It’s that time of year. People put their Christmas trees away, take the decorations down, put their Christmas presents on the shelf and send their kids back to school. After that, there’s only one thing left to do: book a trip to someplace warm and tropical.
While the retail contact center industry takes a large breath of relief at this time of year, stressed and frazzled from holiday buying and returns, another industry ramps up its contact centers: passenger cruise lines. For the popular Royal Caribbean line, this means the contact center action in Wichita, Kansas, becomes white hot. One of three Royal Caribbean reservations contact centers, the Wichita facility gets busy at this time of year, adding more shifts and more hours, and forbidding employee vacations until the action abates in April or so, according to local newspaper Wichita Eagle. During the three-month high season, the center averages 10,000 calls a day and will book 50,000 trips.
This particular contact center isn’t spending a lot of time with line travelers, however. The majority of call center agents in the Wichita facility are dealing with workers at online or large traditional travel agencies, rather than individual travelers.
In any case, the contact center will need to take some cues from retailers at this time of year. The ability to ramp up capacity very quickly in order to meet customer demand, and ensure at least minimum standards of customer service quality, is a challenging one. No one wants idle employees sitting around the rest of the year, but understaffing is a catastrophic mistake.

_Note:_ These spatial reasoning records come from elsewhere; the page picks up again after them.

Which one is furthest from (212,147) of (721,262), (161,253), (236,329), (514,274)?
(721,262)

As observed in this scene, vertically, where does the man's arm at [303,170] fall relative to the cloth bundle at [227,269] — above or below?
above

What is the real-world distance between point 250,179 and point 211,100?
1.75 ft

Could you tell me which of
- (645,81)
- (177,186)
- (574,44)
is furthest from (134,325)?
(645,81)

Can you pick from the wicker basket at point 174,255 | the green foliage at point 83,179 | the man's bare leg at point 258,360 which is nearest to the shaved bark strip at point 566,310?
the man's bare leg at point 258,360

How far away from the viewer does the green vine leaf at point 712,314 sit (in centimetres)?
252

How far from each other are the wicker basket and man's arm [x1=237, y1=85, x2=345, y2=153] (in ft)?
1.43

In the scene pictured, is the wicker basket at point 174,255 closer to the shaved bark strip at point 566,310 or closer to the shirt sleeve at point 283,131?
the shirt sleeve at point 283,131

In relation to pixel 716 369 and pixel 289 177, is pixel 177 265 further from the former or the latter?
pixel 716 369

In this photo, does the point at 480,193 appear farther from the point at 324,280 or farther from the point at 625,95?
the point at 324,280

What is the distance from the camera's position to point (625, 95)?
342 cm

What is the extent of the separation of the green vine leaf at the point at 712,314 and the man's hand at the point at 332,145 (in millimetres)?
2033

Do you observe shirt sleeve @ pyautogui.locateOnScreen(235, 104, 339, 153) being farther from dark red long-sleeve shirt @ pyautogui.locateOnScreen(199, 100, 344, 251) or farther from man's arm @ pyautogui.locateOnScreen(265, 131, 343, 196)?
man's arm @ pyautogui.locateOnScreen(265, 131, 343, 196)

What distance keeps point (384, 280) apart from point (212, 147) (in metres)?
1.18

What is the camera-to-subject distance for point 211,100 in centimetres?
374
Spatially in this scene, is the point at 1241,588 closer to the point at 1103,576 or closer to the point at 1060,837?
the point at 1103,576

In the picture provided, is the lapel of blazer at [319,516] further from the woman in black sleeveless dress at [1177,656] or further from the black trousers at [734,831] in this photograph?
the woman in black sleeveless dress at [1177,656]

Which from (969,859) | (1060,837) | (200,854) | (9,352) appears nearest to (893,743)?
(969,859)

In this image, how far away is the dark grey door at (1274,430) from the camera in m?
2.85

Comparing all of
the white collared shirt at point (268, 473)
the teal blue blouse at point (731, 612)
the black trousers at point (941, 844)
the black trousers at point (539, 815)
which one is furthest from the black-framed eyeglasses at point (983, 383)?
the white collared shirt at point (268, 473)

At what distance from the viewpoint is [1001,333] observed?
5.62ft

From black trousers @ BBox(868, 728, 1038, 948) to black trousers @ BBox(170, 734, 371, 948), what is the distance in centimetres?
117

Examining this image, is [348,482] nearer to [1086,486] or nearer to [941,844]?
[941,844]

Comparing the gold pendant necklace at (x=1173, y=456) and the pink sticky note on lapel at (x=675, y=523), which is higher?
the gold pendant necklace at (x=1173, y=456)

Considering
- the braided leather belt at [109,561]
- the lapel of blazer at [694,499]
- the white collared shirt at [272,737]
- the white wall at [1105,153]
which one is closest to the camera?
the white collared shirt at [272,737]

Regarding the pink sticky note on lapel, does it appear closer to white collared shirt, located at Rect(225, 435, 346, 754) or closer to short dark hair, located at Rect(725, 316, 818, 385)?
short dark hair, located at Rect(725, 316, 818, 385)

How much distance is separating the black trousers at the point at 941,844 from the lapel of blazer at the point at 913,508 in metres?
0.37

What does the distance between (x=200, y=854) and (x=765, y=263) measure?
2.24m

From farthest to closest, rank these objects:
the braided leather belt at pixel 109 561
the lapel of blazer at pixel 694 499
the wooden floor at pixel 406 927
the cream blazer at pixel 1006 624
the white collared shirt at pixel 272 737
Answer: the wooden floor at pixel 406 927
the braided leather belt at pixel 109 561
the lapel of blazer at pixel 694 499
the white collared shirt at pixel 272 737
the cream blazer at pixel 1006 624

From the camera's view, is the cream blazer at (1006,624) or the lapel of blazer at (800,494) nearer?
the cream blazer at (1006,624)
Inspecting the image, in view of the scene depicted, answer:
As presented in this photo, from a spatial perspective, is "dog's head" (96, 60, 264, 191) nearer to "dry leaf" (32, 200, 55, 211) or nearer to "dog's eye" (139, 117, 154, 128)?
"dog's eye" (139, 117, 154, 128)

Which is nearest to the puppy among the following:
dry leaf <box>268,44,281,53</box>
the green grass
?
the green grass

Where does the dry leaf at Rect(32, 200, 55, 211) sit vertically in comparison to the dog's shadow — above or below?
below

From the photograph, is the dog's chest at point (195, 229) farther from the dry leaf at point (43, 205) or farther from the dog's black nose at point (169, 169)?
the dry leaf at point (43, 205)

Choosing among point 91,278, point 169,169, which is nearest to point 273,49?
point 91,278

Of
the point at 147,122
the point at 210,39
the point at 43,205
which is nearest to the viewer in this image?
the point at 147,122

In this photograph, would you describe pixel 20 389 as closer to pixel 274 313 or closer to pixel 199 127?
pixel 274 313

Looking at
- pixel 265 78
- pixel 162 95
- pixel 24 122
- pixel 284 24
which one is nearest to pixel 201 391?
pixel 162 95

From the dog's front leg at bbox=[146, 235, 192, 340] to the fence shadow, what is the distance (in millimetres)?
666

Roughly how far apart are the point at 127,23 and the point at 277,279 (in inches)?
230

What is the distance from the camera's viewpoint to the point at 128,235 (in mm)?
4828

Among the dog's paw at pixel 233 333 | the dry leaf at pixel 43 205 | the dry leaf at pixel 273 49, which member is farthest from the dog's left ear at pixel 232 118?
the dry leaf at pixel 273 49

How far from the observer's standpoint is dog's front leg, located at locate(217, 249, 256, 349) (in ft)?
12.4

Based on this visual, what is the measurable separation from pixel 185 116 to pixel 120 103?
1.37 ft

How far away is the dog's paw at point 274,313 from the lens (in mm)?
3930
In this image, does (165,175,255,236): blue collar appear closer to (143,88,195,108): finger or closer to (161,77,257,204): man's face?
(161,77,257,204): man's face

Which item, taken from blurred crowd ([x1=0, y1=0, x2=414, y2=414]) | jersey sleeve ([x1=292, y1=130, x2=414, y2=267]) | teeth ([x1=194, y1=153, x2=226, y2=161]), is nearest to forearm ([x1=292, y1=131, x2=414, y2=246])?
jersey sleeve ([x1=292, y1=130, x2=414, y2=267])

Contact centers with highly seasonable variances have learned some tricks over the years. For starters, rather than be stuck with superfluous premise-based software licenses, many of these companies have turned to cloud-based solutions so they can expand the number of seats during peak calling times and scale back again when things become quiet. This way, they can use these solutions to allow agents to work from other locations: other contact centers or even their homes in the broad effort to meet with demand. One of the most critical benefits of a cloud-based contact center is that if a huge snowstorm hits the contact center facility during a critical time, agents can log in from home or from an emergency contact center in another location that can be up and running in a matter of hours.
Modern workforce optimization can help busy contact centers with varying demand ensure they have the right number of people in the right place at the right time based on historical knowledge and predictions. In a large, rapid-paced contact center, quality assurance is also critical, since managers have no time to roam the floor and listen to all their agents. Call recording solutions, coupled with analytics, can spot problems and trends before they have a negative impact on operations.
For companies with very cyclical business, whether it’s retail or the travel industry, it’s essential to be able to expand and contract as required, ensuring maximum customer service quality without wasting unnecessary resources.